* _Exercise_
Rewrite each of the records below, substituting "farthest" for every occurrence of "furthest" and leaving everything else unchanged.

==== Recorded data ====

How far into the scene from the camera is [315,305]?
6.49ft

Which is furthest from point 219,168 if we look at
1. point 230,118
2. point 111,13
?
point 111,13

====

* _Solution to the exercise_
How far into the scene from the camera is [315,305]?
6.49ft

Which is farthest from point 219,168 if we look at
1. point 230,118
2. point 111,13
?
point 111,13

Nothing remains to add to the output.